“Yes, I’ll take care,” replied Steve; and the captain made no reference to the last ascent, but walked away.
“You’ll remember your promise, Johannes?” said Steve after a few minutes.
“Oh yes, sir; never fear. Only give me the chance, and you shall harpoon a white whale and catch your fish.”
But that chance did not seem as if it would come, as the Hvalross sailed on over a calm sea day after day, the wind serving well, and the coal-bunkers remaining well charged ready for the days when the cold weather was returning—that was, if they had not already achieved their aim.
Here and there, as they kept along a mile or so from the floe, it began to show signs of breaking up, for at times loose fields of many acres in extent were passed, and at others detached fragments, imperceptibly gliding southward to dissolve slowly from the combined influence of the sunshine and the warmer sea into which they drifted.
“I say, Mr Handscombe,” said Steve one evening, when the sun in the north-west was shining with a softened radiance which turned the distant ice-floe into gold, “isn’t this getting to be a little tame and—and—”
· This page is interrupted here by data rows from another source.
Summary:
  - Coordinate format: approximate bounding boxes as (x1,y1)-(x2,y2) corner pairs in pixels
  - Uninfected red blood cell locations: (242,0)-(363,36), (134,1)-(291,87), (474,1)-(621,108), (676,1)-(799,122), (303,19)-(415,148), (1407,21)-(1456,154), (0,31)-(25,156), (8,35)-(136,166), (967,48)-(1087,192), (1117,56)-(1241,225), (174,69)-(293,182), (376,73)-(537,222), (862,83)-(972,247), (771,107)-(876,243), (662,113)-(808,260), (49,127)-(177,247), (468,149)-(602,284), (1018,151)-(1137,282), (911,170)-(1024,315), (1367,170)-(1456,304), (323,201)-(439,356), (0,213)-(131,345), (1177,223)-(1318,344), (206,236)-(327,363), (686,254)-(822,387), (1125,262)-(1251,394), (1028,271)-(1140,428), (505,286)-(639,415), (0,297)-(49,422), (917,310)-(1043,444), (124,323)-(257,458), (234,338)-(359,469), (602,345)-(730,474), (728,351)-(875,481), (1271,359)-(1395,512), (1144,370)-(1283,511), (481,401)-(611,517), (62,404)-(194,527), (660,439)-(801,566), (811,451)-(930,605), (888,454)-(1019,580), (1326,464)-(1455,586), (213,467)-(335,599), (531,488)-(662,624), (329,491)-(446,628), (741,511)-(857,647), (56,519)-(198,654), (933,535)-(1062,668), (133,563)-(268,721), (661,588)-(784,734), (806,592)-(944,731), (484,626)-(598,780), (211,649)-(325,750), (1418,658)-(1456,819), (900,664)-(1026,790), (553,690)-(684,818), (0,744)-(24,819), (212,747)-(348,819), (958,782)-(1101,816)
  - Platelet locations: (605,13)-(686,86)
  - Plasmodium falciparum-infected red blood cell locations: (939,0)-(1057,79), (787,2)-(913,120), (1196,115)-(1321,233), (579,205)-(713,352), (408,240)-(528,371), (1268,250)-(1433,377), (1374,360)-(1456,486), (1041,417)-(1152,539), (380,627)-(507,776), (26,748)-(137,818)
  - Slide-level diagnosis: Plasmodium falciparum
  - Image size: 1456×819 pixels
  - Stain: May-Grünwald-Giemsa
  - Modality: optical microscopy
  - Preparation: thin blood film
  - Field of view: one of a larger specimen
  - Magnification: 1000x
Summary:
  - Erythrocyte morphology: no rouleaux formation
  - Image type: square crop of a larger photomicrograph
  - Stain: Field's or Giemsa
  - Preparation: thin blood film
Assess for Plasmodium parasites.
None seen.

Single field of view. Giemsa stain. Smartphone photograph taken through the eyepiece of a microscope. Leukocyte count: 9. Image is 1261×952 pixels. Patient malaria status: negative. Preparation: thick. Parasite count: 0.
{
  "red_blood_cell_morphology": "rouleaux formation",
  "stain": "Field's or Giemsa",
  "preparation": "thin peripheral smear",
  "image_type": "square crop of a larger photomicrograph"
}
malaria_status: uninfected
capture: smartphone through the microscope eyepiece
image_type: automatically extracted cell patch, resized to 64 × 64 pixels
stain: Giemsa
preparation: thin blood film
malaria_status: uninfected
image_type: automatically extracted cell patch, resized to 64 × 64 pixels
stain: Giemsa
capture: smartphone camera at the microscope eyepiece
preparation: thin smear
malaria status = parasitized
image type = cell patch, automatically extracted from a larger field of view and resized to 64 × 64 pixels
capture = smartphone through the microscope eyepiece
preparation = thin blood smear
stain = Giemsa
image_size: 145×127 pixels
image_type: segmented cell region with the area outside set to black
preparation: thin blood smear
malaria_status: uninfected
“Monotonous?” said the doctor, finishing the boy’s sentence, for he had begun to hesitate.
“Yes, I meant something of that kind. I thought we were going to have all kinds of adventures, and it’s always blue sea and the ice away there to the left.”
“Oh, I see,” said the doctor; “you want a bear every day, with a bit of whale-fishing, being lost in the mist, and a few wrecks discovered thrown in.”
“No, I don’t,” said the lad pettishly; “but I don’t want to be always sailing along like this, doing nothing. If you go up in the crow’s-nest there’s ice and sun, and if you stop on deck it’s always the same. I want to be doing something. Look at Skeny here, growing quite fat.”